What changed this year
- IDE-native agents moved from chat sidebars into the edit loop: multi-file refactors, test generation, and repo-aware context are table stakes.
- Review fatigue is real: PRs are larger, and reviewers spend more time verifying intent than syntax.
- Skill shift: the bottleneck moved from typing speed to spec clarity, test design, and architectural boundaries.
A workflow that actually scales
1. Write the contract first
Before asking an assistant to implement, define:
- Inputs, outputs, and error cases
- Performance or security constraints
- What must not change (public APIs, migrations, auth paths)

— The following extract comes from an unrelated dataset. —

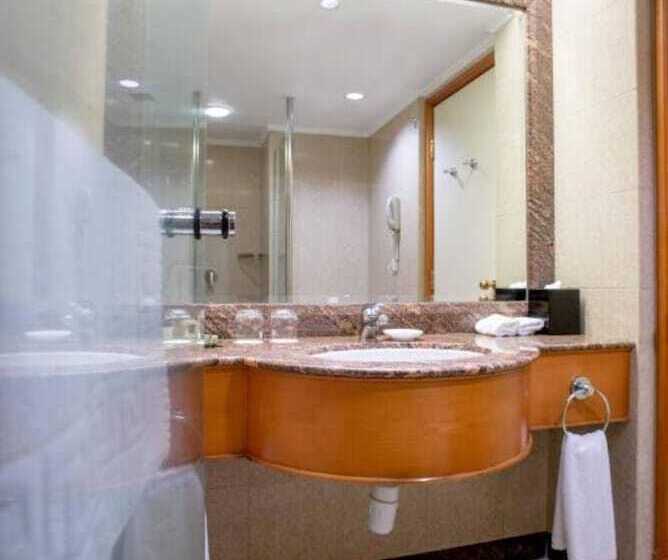 اتاق سوپریور با چشمانداز شهر, Harbour Plaza North Point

// Good prompt anchor: behavior + constraints
// POST /api/orders — idempotent, 409 on duplicate clientOrderId
// Must not log PII; use existing OrderRepository
2. Use AI for drafts, humans for edges
| Task | AI-friendly | Human-owned |
|---|---|---|
| Boilerplate CRUD | ✓ | |
| Auth / payments | ✓ | |
| Regex and parsers | ✓ (verify) | ✓ |
| Incident hotfixes | ✓ | |
| Test scaffolding | ✓ | Edge cases |
3. Verify with tests, not vibes
If the assistant cannot produce a failing test that proves the bug, treat the fix as unproven. Red → green → refactor still applies.
Anti-patterns to avoid
- Vibe-driven merges: “It looks right” is not a review strategy.
- Context dumping: pasting entire files without stating the goal increases hallucinated APIs.
- Silent dependency upgrades: always diff
package.jsonand lockfiles.
Self-improvement angle
Track one metric for two weeks: time from ticket to first green test, not lines generated. Engineers who learn to write better prompts are really learning to write better specs—and that compounds for years.
Bottom line
AI pair programming pays off when you optimize for correctness per minute, not characters per second. Keep ownership of architecture, security, and production behavior; let the machine handle the tedious middle.